An RC band-pass filter consists of two filters: a low-pass filter followed by a high-pass filter. The transfer function depends on the values of the resistors and capacitors used in the design. The ratio \(V_{out}/V_{in}\) can be expressed as: $$\frac{V_{out}}{V_{in}} = \frac{1}{\sqrt{1 + (RC\cdot 2\pi \cdot f)^2}}$$ Where \(R\) is the resistance in ohms, \(C\) is the capacitance in farads, and \(f\) is the frequency in hertz.

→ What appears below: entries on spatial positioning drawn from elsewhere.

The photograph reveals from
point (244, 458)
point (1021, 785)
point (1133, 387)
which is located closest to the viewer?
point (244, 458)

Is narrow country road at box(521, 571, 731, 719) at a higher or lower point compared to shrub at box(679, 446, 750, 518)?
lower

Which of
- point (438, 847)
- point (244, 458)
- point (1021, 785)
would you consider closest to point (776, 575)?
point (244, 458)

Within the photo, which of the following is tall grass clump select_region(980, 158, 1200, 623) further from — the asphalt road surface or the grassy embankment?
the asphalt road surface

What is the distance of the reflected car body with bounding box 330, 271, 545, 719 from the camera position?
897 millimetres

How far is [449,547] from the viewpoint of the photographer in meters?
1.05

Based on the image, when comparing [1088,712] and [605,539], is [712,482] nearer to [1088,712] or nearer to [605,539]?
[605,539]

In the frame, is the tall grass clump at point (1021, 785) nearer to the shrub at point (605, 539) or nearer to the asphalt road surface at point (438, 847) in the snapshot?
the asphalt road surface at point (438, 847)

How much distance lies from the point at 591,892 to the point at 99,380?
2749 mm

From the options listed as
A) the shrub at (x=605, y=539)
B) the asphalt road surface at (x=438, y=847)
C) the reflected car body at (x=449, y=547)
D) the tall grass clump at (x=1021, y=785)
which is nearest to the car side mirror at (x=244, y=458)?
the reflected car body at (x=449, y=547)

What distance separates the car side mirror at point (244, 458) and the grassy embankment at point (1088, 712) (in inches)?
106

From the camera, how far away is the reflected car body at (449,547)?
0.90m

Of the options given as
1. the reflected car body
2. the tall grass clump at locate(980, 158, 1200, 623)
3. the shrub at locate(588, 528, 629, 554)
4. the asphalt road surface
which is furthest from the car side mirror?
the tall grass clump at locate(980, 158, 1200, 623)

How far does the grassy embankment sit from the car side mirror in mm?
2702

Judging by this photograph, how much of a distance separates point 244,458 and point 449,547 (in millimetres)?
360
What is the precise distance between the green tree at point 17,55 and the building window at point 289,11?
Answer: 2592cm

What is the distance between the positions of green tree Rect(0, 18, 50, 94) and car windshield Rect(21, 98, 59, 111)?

We know that at 5.00 kHz, the ratio \(V_{out}/V_{in}\) is given to be 0.500. Plugging the given values into the formula above, we get: $$0.500 = \frac{1}{\sqrt{1 + (RC \cdot 2\pi \cdot 5000)^2}}$$ To find the values of the components, let's start by simplifying the equation: $$0.500^2 = 1 - (RC \cdot 2\pi \cdot 5000)^2$$ $$(RC \cdot 2\pi \cdot 5000)^2 = 1 - 0.500^2$$ $$RC = \frac{\sqrt{1 - 0.500^2}}{2\pi \cdot 5000}$$ The impedance at very high frequencies is given to be 1.00 kΩ, which means the resistance \(R\) is also 1.00 kΩ. $$1000 \cdot C = \frac{\sqrt{1 - 0.500^2}}{2\pi \cdot 5000}$$ Now, solve for \(C\): $$C = \frac{\frac{\sqrt{1 - 0.500^2}}{2\pi \cdot 5000}}{1000}$$ $$C \approx 1.05 \times 10^{-8} F$$ The required components for the filter are a 1.00 kΩ resistor and a 10.5 nF capacitor. Answer to part a): A 1.00 kΩ resistor and a 10.5 nF capacitor

The phase difference between the input and output voltages can be calculated using the formula: $$\phi = \arctan(RC \cdot 2\pi \cdot f)$$ Using the values calculated for \(RC\): $$\phi = \arctan(\frac{\sqrt{1 - 0.500^2}}{2\pi \cdot 5000} \cdot 2\pi \cdot 5000)$$ $$\phi = \arctan(\sqrt{1 - 0.500^2})$$ $$\phi \approx 60^\circ$$ The phase difference between the input and output voltages at 5.00 kHz is approximately 60°. Answer to part b): The phase difference is approximately 60° at 5.00 kHz.